A new storage model called disaggregated storage is emerging based on the near local performance of NVMe. Over fabrics. Individual disks are dynamically mapped across the network to remote hosts, avoiding the I/O blender effect and enabling pool workload design and scalability. Disaggregated storage offers the capacity utilization and manageability of non-local storage. Data services either have to be implemented at the host, or they require full virtualization of the storage with a high-speed storage stack. One thing to watch out for here is the storage is now so fast that one or two disks can saturate the network. New hardware designs would allow the disaggregated storage stack to be offloaded to an IPU or GPU in a similar way to a RAID controller. These PCIe boards contain an array of ARM cores, onboard RAM, high-speed networking, and have the ability to present an NVMe disk to the local host. Data services can be implemented on the board. IPU/DPUs are currently being targeted at cloud service providers, but we may get to see them used more widely in the future. Whether it’s running on an IPU, DPU, or on the host system, how do you build a disaggregated storage stack? A good starting point is to use the storage performance development kit. Storage Performance Development Kit (SPDK) is a well-regarded storage stack that can deliver the full potential of Optane. It consists of a set of tools and libraries for writing high-performance, scalable user-mode storage applications. Its cutting edge leverages the latest NVMe features and uses polling with a lot less thread per core design; production ready, portable, flexible, and open source with a permissive license. What’s not to love about it? 

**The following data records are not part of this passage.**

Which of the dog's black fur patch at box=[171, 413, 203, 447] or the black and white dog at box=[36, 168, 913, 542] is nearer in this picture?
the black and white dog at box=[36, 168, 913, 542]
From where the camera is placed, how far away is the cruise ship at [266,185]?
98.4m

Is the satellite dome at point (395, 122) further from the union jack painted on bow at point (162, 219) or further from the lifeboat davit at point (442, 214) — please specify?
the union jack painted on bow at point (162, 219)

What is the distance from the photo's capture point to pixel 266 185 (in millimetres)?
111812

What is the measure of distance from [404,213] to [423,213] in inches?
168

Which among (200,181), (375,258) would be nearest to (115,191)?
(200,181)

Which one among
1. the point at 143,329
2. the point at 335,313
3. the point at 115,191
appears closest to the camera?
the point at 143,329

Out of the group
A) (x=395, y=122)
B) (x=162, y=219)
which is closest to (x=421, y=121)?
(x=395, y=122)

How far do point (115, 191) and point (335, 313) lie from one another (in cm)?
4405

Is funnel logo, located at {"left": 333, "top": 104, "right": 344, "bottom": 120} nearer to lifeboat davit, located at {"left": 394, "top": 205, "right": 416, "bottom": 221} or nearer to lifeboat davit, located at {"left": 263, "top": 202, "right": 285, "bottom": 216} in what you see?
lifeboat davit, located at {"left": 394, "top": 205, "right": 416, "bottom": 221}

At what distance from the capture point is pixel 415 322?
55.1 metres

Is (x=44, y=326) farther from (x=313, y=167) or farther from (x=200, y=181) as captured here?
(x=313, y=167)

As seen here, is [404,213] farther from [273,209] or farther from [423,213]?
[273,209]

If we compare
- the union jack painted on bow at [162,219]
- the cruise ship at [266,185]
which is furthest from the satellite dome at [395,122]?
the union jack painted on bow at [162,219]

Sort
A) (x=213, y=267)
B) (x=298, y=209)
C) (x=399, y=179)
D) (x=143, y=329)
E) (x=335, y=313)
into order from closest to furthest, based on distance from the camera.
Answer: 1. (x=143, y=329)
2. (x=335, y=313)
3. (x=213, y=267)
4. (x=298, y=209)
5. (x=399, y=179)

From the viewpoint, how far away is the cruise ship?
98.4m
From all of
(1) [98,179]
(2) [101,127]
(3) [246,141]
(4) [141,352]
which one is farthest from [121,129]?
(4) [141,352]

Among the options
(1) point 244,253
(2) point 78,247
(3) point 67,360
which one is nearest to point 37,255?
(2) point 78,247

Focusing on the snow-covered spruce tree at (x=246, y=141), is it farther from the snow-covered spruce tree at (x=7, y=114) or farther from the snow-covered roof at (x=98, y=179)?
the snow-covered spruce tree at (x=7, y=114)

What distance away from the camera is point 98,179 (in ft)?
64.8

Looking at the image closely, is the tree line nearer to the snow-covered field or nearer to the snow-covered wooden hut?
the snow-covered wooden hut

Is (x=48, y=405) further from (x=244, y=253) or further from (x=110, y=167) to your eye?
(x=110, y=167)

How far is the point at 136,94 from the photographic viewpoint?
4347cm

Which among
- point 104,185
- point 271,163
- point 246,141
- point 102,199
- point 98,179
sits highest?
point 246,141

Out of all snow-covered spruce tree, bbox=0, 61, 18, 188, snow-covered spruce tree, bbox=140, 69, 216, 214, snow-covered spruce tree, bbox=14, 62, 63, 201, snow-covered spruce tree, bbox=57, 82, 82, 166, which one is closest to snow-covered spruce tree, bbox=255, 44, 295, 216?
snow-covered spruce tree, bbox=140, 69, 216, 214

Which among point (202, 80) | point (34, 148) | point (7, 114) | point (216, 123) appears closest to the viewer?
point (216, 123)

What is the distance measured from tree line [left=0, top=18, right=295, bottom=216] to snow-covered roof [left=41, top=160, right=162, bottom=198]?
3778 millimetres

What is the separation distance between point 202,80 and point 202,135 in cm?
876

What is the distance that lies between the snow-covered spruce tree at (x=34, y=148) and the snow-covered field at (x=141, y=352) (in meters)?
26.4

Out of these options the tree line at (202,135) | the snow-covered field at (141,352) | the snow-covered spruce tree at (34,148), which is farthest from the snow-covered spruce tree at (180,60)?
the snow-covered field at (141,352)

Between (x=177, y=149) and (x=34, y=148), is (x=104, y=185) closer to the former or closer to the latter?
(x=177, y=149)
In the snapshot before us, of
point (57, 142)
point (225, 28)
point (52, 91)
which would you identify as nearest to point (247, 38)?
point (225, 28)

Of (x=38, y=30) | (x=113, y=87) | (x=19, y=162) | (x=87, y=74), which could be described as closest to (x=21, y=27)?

Now, this is great, but what does it have to do with Kubernetes? We need to find a storage model that’s a good fit for a scalable containerized architecture with a declarative control plane. Let’s call it container attached or container-native storage. It’s the integration of software-defined storage into Kubernetes. In much the same way as hyper-converged infrastructure integrates storage for virtualization. Container native storage is designed for Kubernetes and managed by Kubernetes. Ideally, it’s based on disaggregated NVMe storage for scalability and performance. Replicas are essential to provide persistent data on ephemeral infrastructure. Let’s look at an example of this in practice. OpenEBS is the leading open source container-native storage solution. It’s a CNCF sandbox project with a vibrant community that has recently released Mayastor 1.0. — a production-ready NVMe-based storage engine. Mayastor includes a high-performance NVMe and NVMe over fabric stack built using SPDK and a control plane that is designed for Kubernetes. It delivers disaggregated N-way synchronous replicas with automated replacement, and a controller per volume is storage agnostic, supporting basic pooling from heterogeneous storage and is designed for running at scale. Since it is portable with no kernel components, it’s implemented in Rust for memory safety. In this example, the persistent volume presented by the Mayastor engine is mirrored to two other nodes using NVMe over Fabrics, creating three synchronous replicas of the data. 

What conclusions can we draw about the disaggregated storage model? Combined with NVMe over Fabrics in a container native storage solution, it can offer significant scalability and performance advantages for Kubernetes. If you want to get started with this technology, I’d recommend experimenting with the OpenEBS Mayastor engine. Thank you so much for listening.